Thursday, 1 March 2012

Picking the wrong technology


Picking technology you need to also look at where the future of web-technology is going to go, as well as the frameworks in which you are going to need that technology. Accessibility is a serious issue if you pick the wrong technology. I have developed some materials in Flash in the past but this is not accessible to some students with disability.
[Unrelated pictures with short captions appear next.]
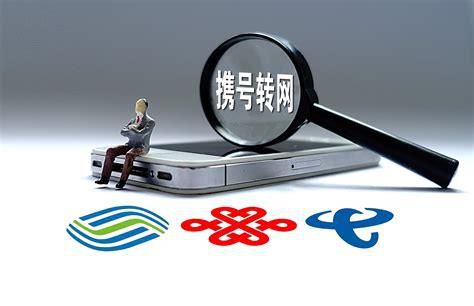 携号转网广电最新消息是真的吗-第2张图片-卡世界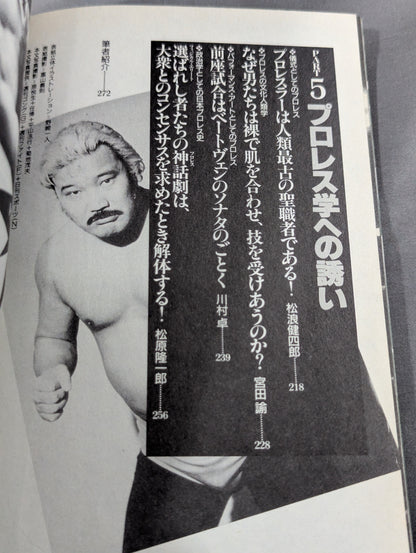 別冊宝島120 プロレスに捧げるバラード 神に選ばれし無頼漢たちの物語!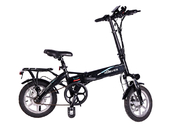 Электровелосипед xDevice xBicycle 14 PRO Max - Фото 0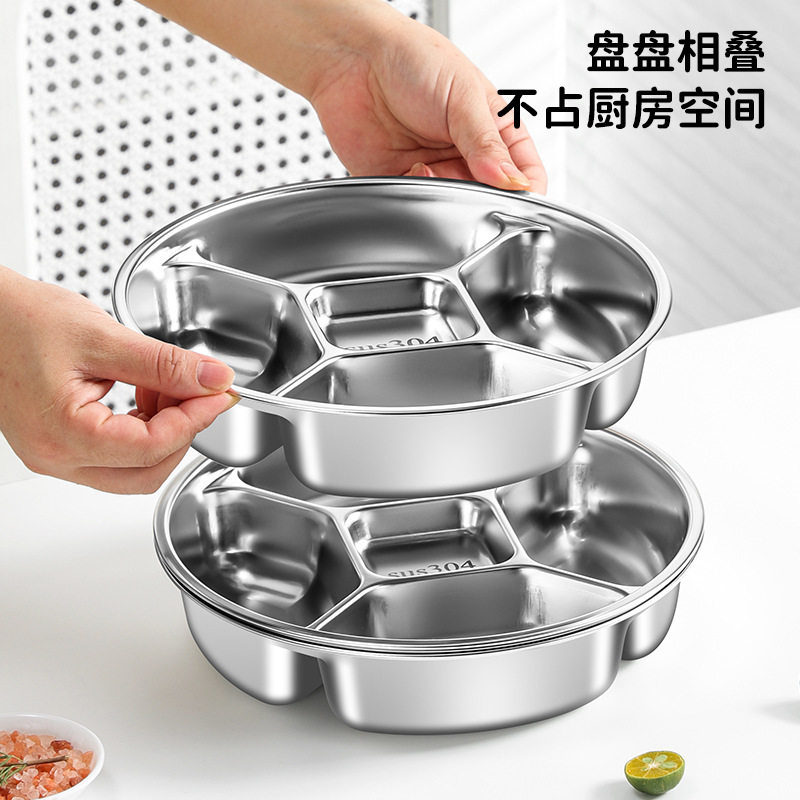 304不锈钢加深备菜盘分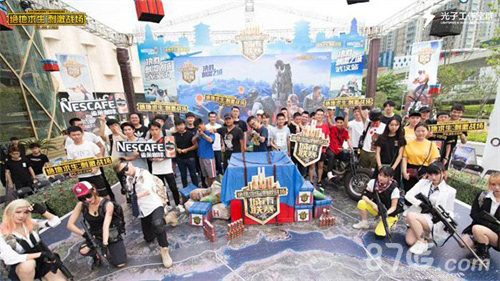 赛水准已达 赛水准已达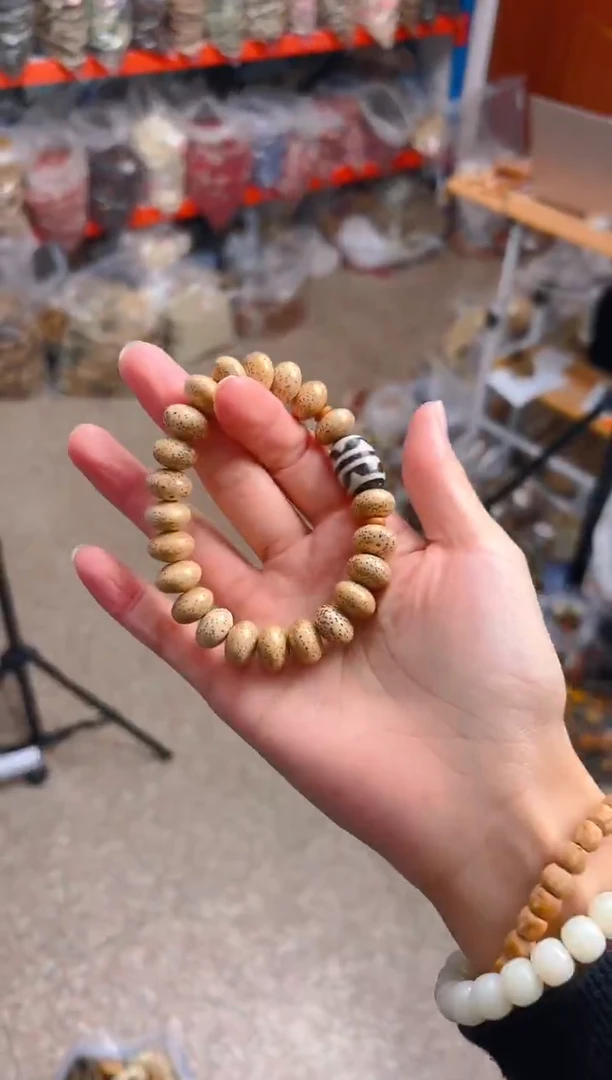 吊坠星月菩提E45  E45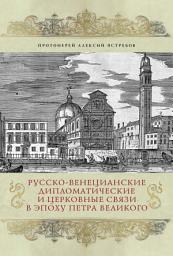Icon image Русско-венецианские дипломатические и церковные связи в эпоху Петра Великого. Россия и греческая община Венеции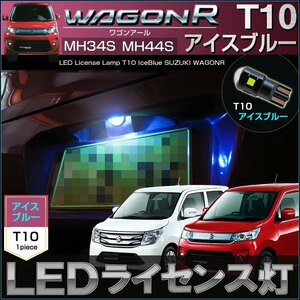 ワゴンＲ ワゴンＲスティングレー LED ライセンスランプ ナンバー灯 T10 アイスブルー MH34S MH44S WagonR ワゴンR ワゴンアール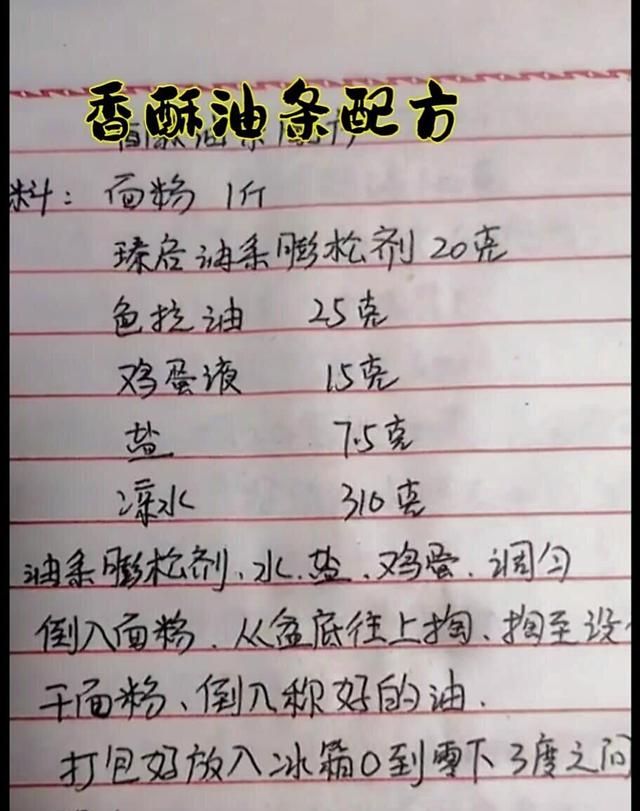 小吃街最火的小吃配方教学,正宗小吃街秘制配方图13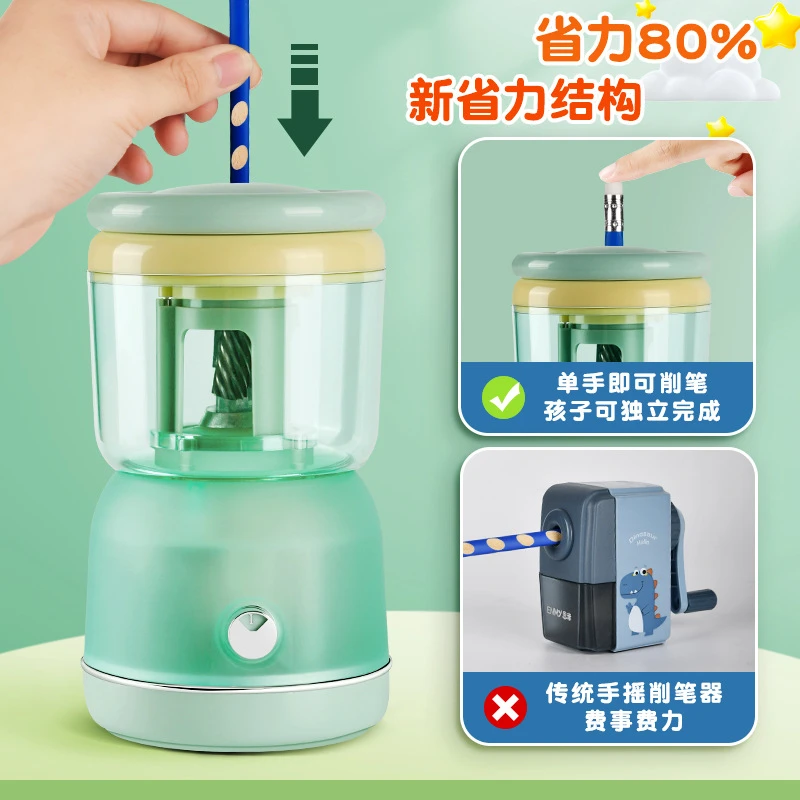 全自动削笔器卷笔刀转笔刀男孩女孩通用自动进铅充电刨笔机削笔器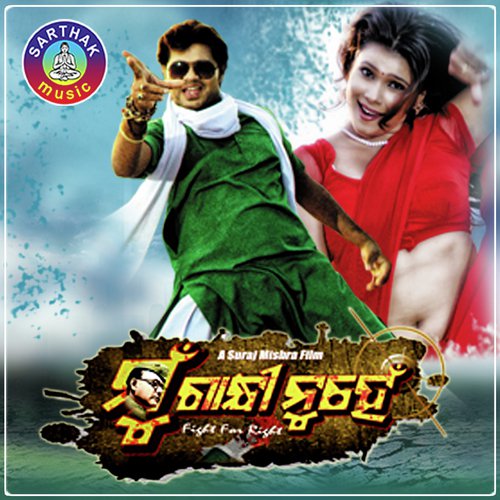 Mu Gandhi Nuhe - Various Artists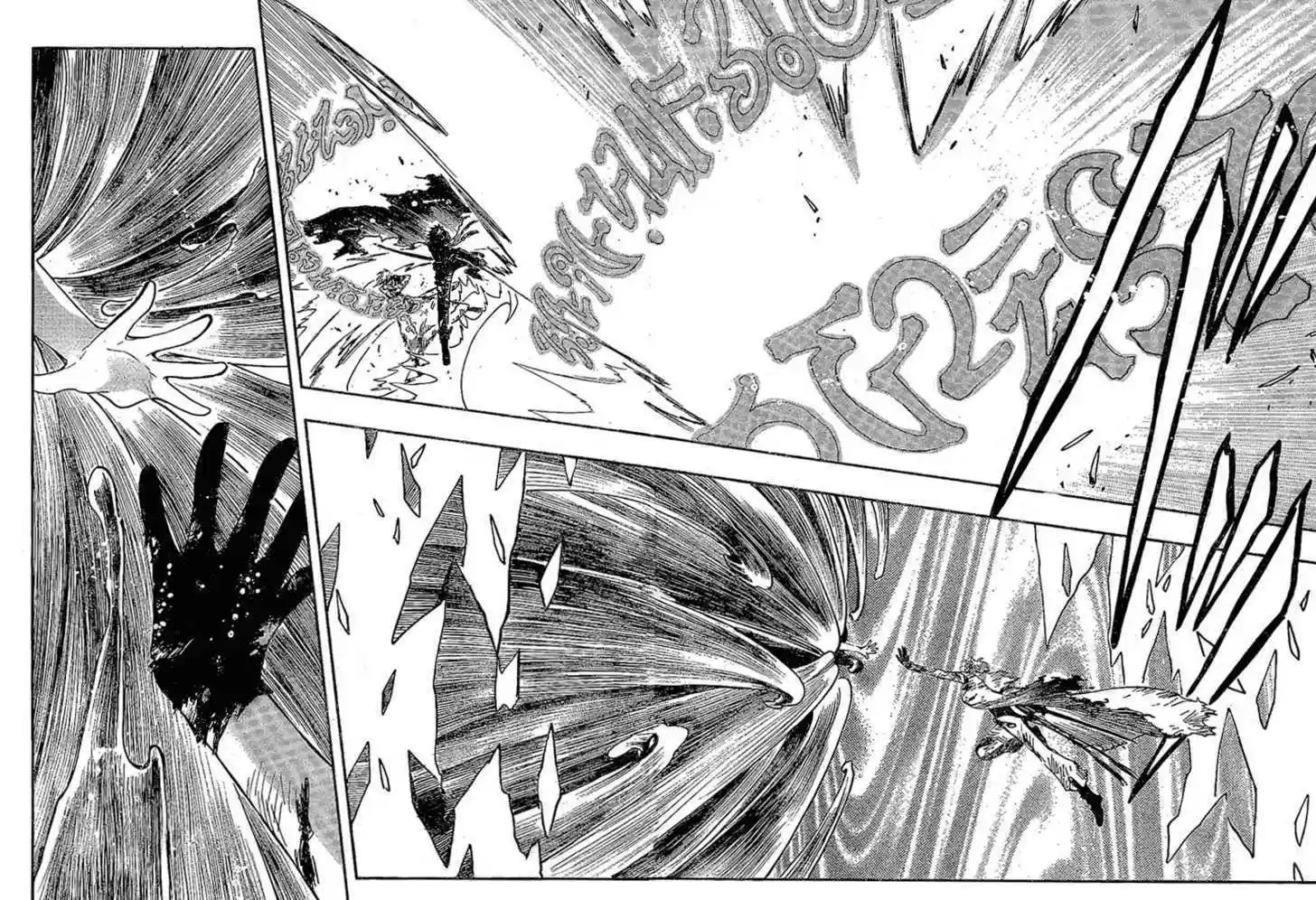 Tsubasa: Reservoir Chronicle 214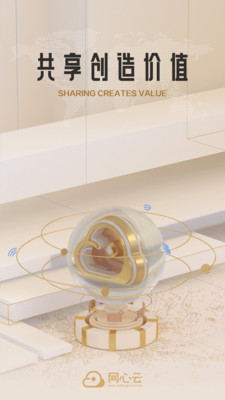 网心云官方正版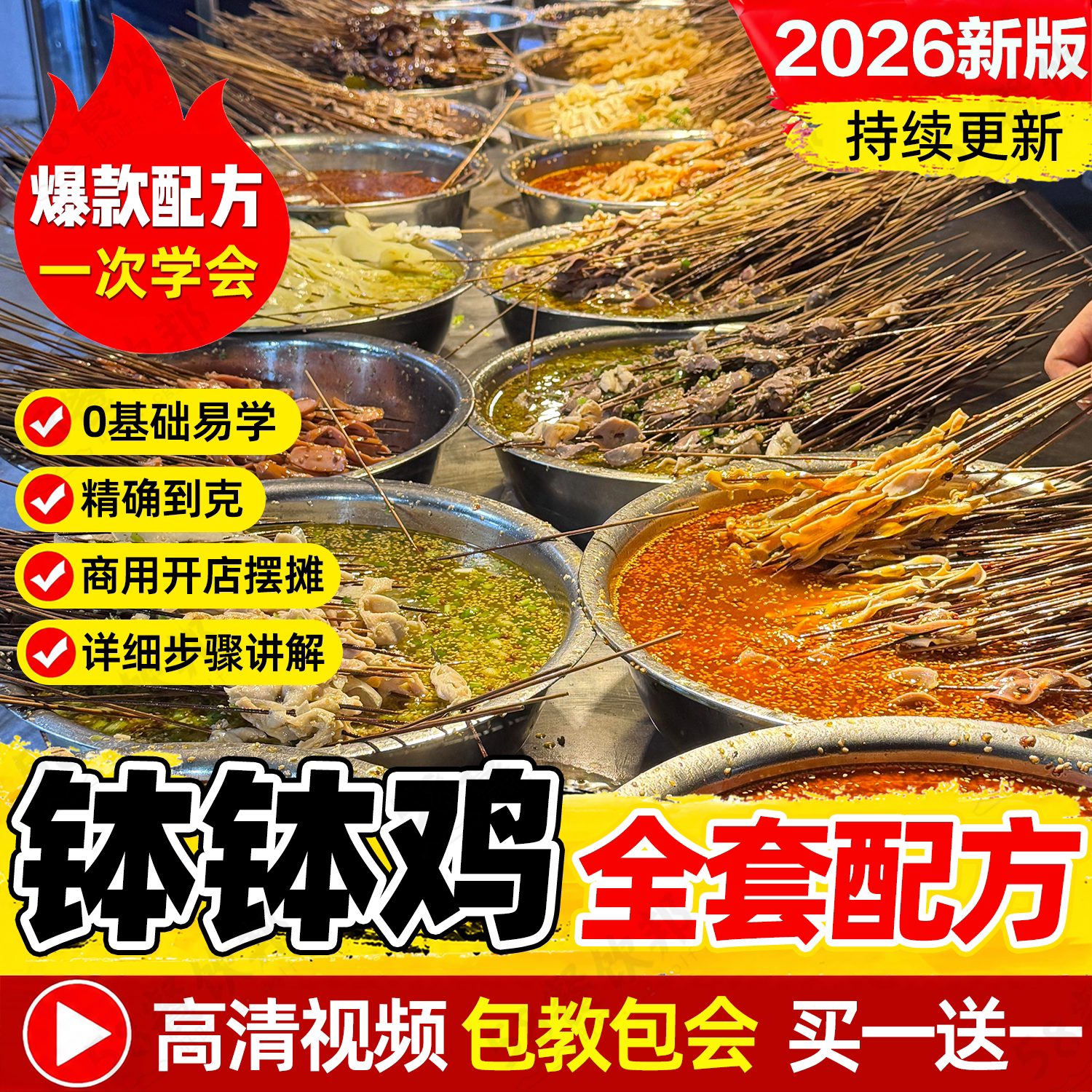 四川钵钵鸡配方红油冷锅串串香冒菜底料技术制作教程商用小吃大全
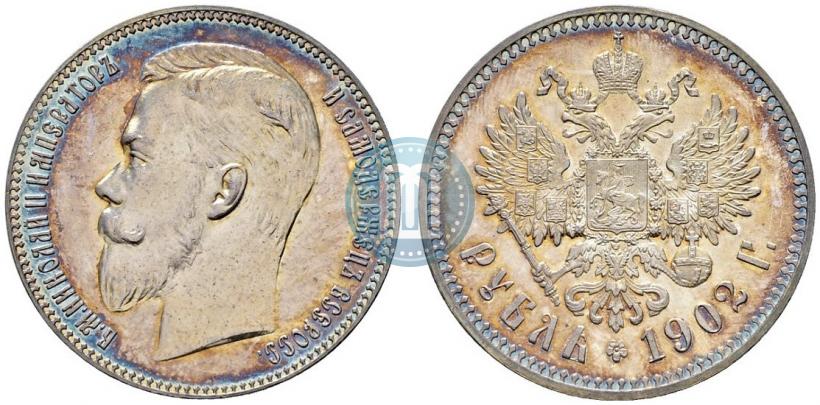 Picture 1 rouble 1902 year (АР) 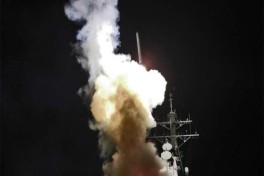 Пять человек погибли в результате ударов США по судам в Тихом океане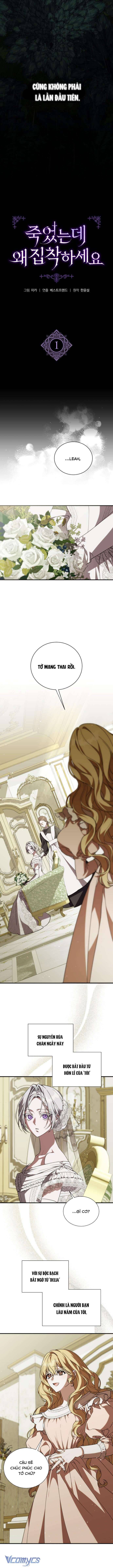 Đã Chết Rồi Còn Bị Ám Ảnh Chapter 1 - Trang 4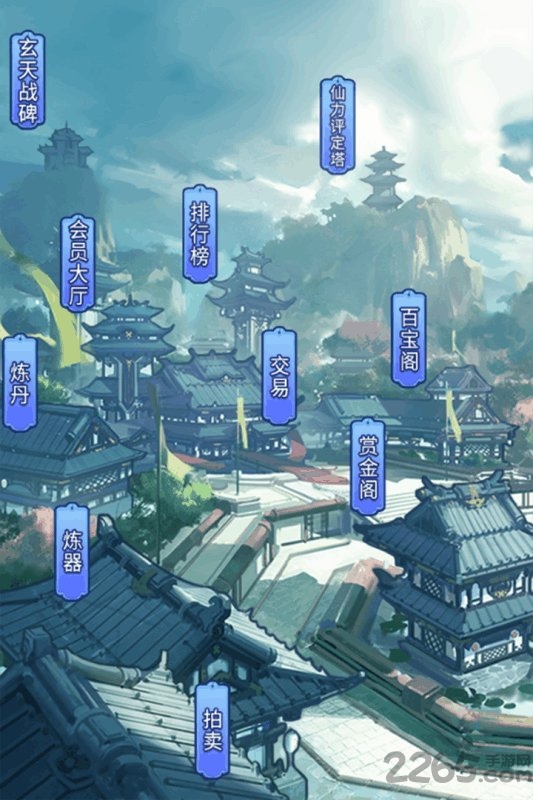 笑傲修真行最新版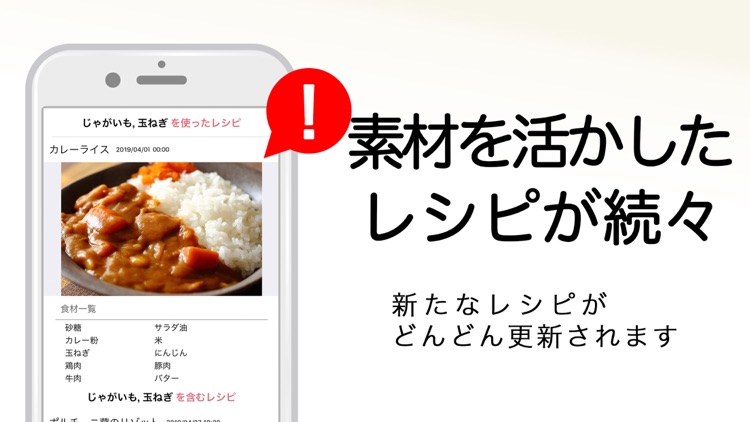 Snapdish料理カメラ おいしい写真の共有アプリ をapp Storeで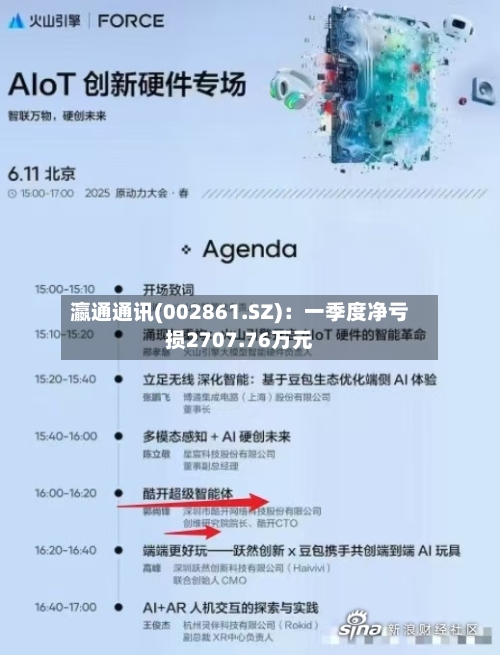 瀛通通讯(002861.SZ)：一季度净亏损2707.76万元-第1张图片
Image-maps were often used early in the creation of web-pages but this is not a disabled friendly technology and so now it is seen less often.
In general the use of plugins such as Flash or Java can exclude possible users for a variety of reasons;
  1. Disability access - some users use text only browsers and so visual only navigation and content cannot be used.
  2. Security access - some users are behind firewalls or do not have administrative access to install plugins.
  3. Bandwidth access - a lot of plugin based technologies need large bandwidth (Java based applets can be very large).
  4. Hardware access - not all students have video or microphone and if they do this increases bandwidth requirements.


The world wide web consortium w3.org has tried to address these issues by creating the new HTML5 standard in which more of the media aspects of the web are actually built into the browser rather than requiring plugins. This presents an opportunity to develop courses in a more customisable and interactive way, even without a VLE, but the cost is going to be a need for much larger development times and a much more technically involved set of authors and author teams.